Когда говорят, что данный предмет есть то–то и тото, то, конечно, это может и не связываться с вопросом о том, каково происхождение этого предмета. Если же говорят, что знание о происхождении предмета помогает знанию его сущности, то здесь комбинируются две совершенно различные точки зрения: одна смотрит на предмет как на становление и потому в существе своем есть преимущественно описание; другая смотрит на законченность предмета, на его бытие в данный момент и с описанием соединяет уже оценку его.
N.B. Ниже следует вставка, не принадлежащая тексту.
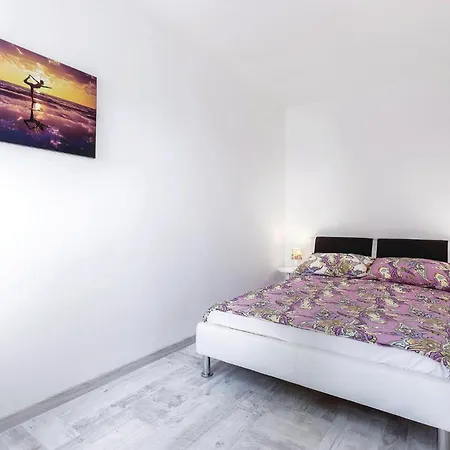 Holiday home Gorgeous In Smokvica With Wifi *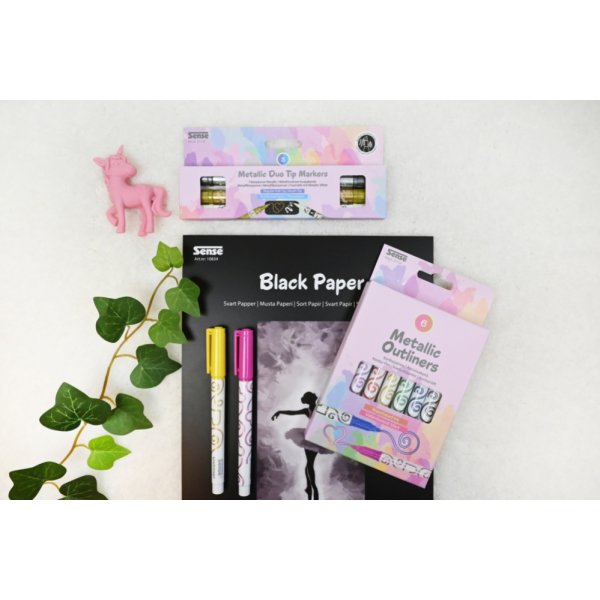 Svart papper A4 160 g 30 blad FSC�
Так, если мы говорим, что история помогает понять современное деление общества на политические партии и объясняет, какая из этих партий более всего близка к истине, то, конечно, мы делаем крутой уклон сознания от простого и безоценочного изучения истории, и наши исторические познания здесь мы уже на что–то применяем, а не просто довольствуемся ими как таковыми.. Поэтому, раз мы желаем остаться на почве простого констатирования, что есть в данный момент, нам незачем обращаться к вопросу о происхождении констатируемых нами предметов, и будет уже совсем недостаточно, если мы этими ссылками на происхождение и ограничимся.
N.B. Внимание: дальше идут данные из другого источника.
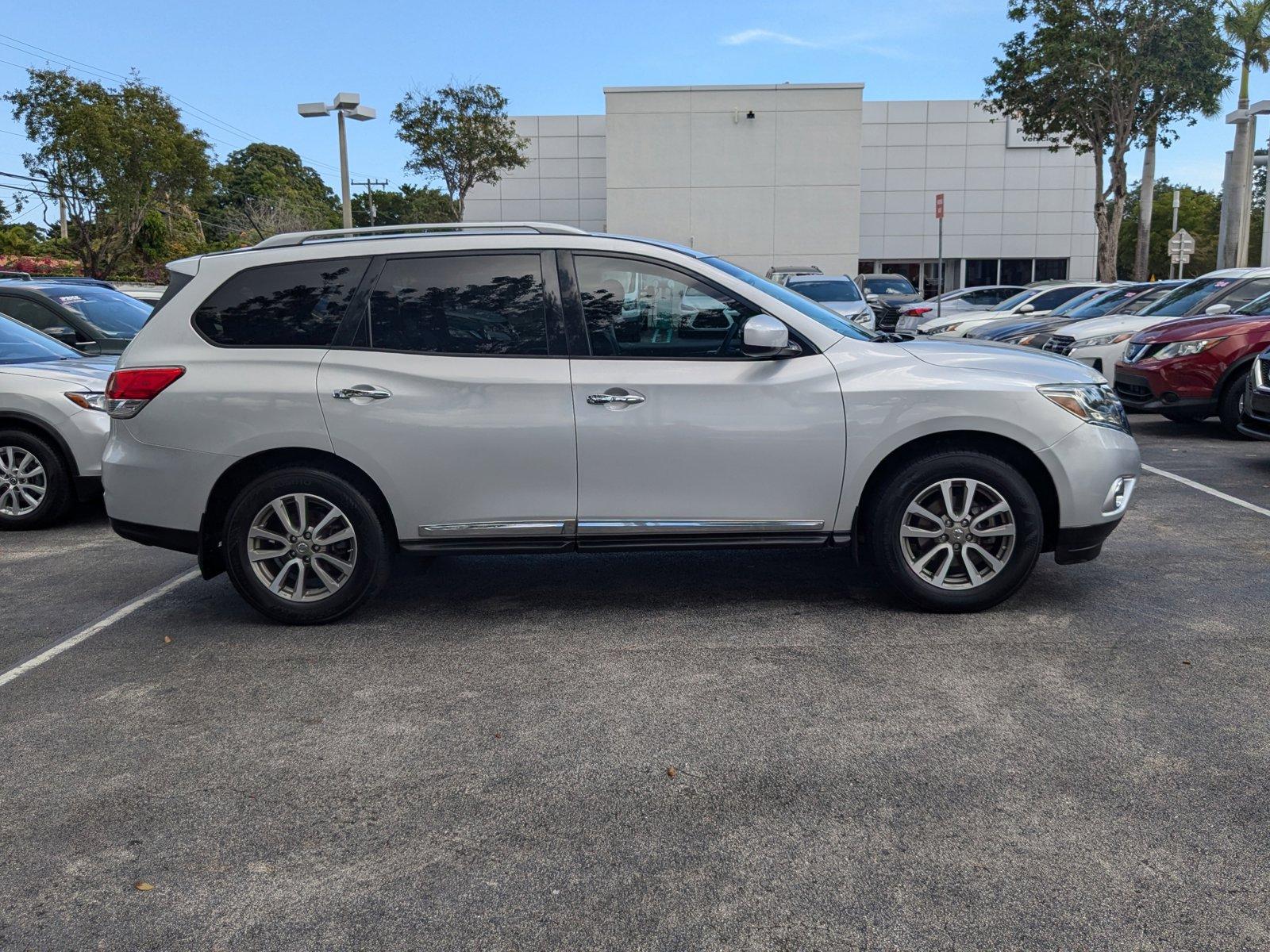 2016 Nissan Pathfinder Vehicle Photo in WEST PALM BEACH, FL 33407-3296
А между тем, говоря, что все психическое есть образное и различные комбинации этого образного, мы как раз совершаем одну из самых худших и опасных квалификаций, подменяя вопросом о происхождении (через внешние органы чувств) отдельных психических состояний интересующий нас здесь вопрос о самих этих состояниях. Еще бы кое–что объяснялось, если бы говорили о происхождении в собственном смысле этого слова, т. е. говорили [бы] о возникновении психического в неодушевленной и одушевленной природе, об отношении его к физическому и т. д., да и то при неучете самонаблюдательных элементов этого знания о происхождении, все–таки и такая наука едва ли бы могла хоть сколько–нибудь полно осветить вопрос о непосредственно данном. В значительной мере и здесь знание этого непосредственно данного хотя бы знание и в бессознательной форме, а все–таки уже предполагалось бы заранее. Упомянутый же принцип сведения психического на конкретно–образное и подавно не затрагивает вопроса чистого описания. Сказать, что везде и всегда только образы и связи их, — это значит произвести вивисекцию живой человеческой души (или, говоря более обще и менее определенно, — человеческой психики) и насильственно распределить ее по рубрикам прихода и расхода через внешние органы чувств. Это же и есть квалификация психической первичной данности, т. е. квалификация с точки зрения того, через какой орган был воспринят данный предмет и насколько точно данный образ есть воспроизведение объективно ощутимой чувственной картины. Если бы мы вместо оценки качества данного куска шерстяной материи стали бы говорить, что этот кусок содержит столько–то аршин или что этот кусок материи имеет круглую, четырехугольную и т. п. форму, то это вызвало бы смех у наших собеседников. Но это не только не вызывало смех, а, наоборот, служило импульсом для философских обоснований и всяких построений у тех представителей старой английской ассоциационной школы, которые иначе и не хотели описывать психику как игру чувственных образов. Здесь совершалось именно это отмеривание аршинами вместо определения шерстяной материи по ее существу и качеству.